##### GIVEN TEXT #####
On Mon, Jun 25, 2012 at 4:04 AM, Robert Haas  wrote:
> On Fri, Jun 22, 2012 at 12:38 PM, Euler Taveira  wrote:
>> On 20-06-2012 17:40, Marko Kreen wrote:
>>> On Wed, Jun 20, 2012 at 10:05 PM, Florian Pflug  wrote:
 I'm starting to think that relying on SSL/TLS for compression of
 unencrypted connections might not be such a good idea after all. We'd
 be using the protocol in a way it quite clearly never was intended to
 be used...
>>>
>>> Maybe, but what is the argument that we should avoid
>>> on encryption+compression at the same time?
>>>
>>> AES is quite lightweight compared to compression, so should
>>> be no problem in situations where you care about compression.
>>>
>> If we could solve compression problem without AES that will turn things
>> easier. Compression-only via encryption is a weird manner to solve the 
>> problem
>> in the user's POV.
>>
>>> RSA is noticeable, but only for short connections.
>>> Thus easily solvable with connection pooling.
>>>
>> RSA overhead is not the main problem. SSL/TLS setup is.
>>
>>> And for really special compression needs you can always
>>> create a UDF that does custom compression for you.
>>>
>> You have to own the code to modify it; it is not always an option.
>>
>>> So what exactly is the situation we need to solve
>>> with postgres-specific protocol compression?
>>>
>> Compression only support. Why do I need to set up SSL/TLS just for 
>> compression?
>>
>> IMHO SSL/TLS use is no different from relying in another library to handle
>> compression for the protocol and more it is compression-specific. That way, 
>> we
>> could implement another algorithms in such library without needing to modify
>> libpq code. Using SSL/TLS you are bounded by what SSL/TLS software products
>> decide to use as compression algorithms. I'll be happy to maintain the code
>> iif it is postgres-specific or even as close as possible to core.
>
> I guess my feeling on this is that, so far as I can see, supporting
> compression via OpenSSL involves work and trade-offs, and supporting
> it without depending on OpenSSL also involves work, and trade-offs.

Nice summary :)
##### EXCERPTED RECORDS #####
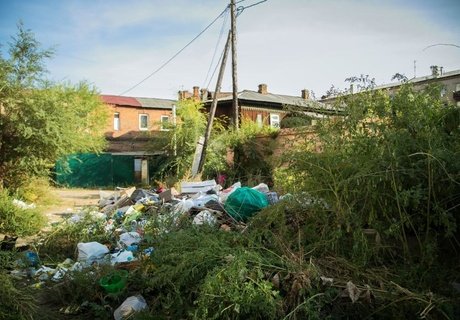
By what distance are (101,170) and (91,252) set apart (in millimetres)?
18016

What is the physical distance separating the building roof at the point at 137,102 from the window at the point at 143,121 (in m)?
0.77

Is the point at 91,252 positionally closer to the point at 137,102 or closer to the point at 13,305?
the point at 13,305

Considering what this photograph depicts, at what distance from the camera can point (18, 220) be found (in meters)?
7.66

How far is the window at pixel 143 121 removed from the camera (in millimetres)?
29375

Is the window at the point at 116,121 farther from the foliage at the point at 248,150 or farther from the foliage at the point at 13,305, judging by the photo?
the foliage at the point at 13,305

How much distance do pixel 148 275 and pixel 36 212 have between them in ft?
18.0

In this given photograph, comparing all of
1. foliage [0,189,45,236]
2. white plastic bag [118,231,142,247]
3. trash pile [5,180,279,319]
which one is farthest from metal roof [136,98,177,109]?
white plastic bag [118,231,142,247]

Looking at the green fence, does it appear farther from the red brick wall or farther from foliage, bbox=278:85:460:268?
foliage, bbox=278:85:460:268

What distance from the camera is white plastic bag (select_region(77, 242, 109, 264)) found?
511 centimetres

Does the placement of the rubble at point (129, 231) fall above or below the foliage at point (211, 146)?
below

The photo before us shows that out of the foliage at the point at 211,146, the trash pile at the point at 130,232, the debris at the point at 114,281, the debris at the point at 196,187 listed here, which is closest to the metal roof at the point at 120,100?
the foliage at the point at 211,146

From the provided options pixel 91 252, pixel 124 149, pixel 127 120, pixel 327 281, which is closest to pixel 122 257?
pixel 91 252

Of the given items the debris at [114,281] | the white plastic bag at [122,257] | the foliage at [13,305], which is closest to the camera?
the foliage at [13,305]

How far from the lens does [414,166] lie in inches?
135
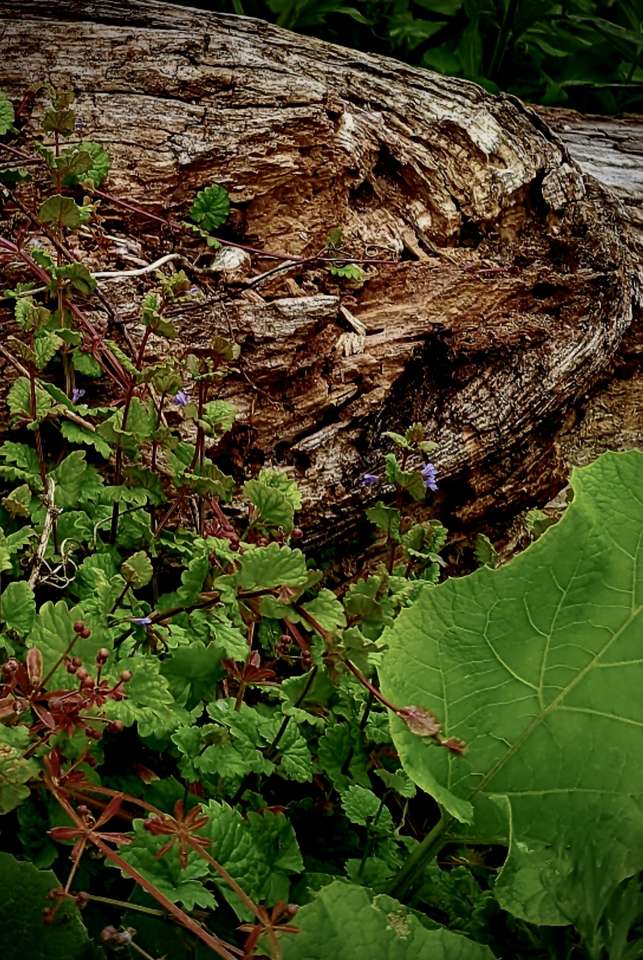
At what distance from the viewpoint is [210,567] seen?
146 cm

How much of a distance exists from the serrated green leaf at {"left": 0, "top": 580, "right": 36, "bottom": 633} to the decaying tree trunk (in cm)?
77

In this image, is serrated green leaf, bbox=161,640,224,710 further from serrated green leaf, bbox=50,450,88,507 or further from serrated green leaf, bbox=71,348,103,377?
serrated green leaf, bbox=71,348,103,377

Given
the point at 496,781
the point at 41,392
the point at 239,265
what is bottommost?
the point at 496,781

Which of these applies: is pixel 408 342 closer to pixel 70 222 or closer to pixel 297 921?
pixel 70 222

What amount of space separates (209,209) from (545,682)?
4.98 ft

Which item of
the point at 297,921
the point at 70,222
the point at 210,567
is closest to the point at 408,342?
the point at 70,222

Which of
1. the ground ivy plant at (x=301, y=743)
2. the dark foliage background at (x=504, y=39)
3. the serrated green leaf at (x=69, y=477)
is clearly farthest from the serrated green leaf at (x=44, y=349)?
the dark foliage background at (x=504, y=39)

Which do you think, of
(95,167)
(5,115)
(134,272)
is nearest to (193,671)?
(134,272)

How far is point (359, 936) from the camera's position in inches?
39.2

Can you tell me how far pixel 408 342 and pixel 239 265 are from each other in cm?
43

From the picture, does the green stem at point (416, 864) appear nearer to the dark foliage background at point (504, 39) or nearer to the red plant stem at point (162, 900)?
the red plant stem at point (162, 900)

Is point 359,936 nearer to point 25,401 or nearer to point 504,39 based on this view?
point 25,401

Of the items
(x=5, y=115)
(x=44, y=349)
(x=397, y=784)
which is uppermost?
(x=5, y=115)

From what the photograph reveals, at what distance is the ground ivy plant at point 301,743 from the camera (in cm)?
108
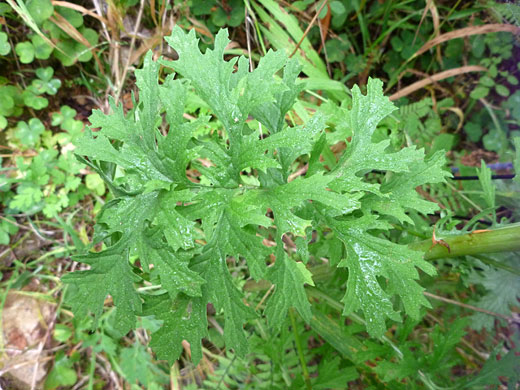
#####
SET TASKS:
a – In the protocol compression thread, what does the reply say is the main problem rather than RSA overhead?
b – Condense the paragraph of the protocol compression thread that begins "I guess my feeling on this" into one shorter sentence.
c – Restate the part of the protocol compression thread that opens with the words containing "On Mon, Jun" and closes with "the same time?", putting "plain connections" in place of "unencrypted connections".
Rely only on the protocol compression thread for these.

FULL SOLUTIONS:
a – SSL/TLS setup.

b – Supporting compression through OpenSSL and supporting it without OpenSSL both involve work and trade-offs.

c –
On Mon, Jun 25, 2012 at 4:04 AM, Robert Haas  wrote:
> On Fri, Jun 22, 2012 at 12:38 PM, Euler Taveira  wrote:
>> On 20-06-2012 17:40, Marko Kreen wrote:
>>> On Wed, Jun 20, 2012 at 10:05 PM, Florian Pflug  wrote:
 I'm starting to think that relying on SSL/TLS for compression of
 plain connections might not be such a good idea after all. We'd
 be using the protocol in a way it quite clearly never was intended to
 be used...
>>>
>>> Maybe, but what is the argument that we should avoid
>>> on encryption+compression at the same time?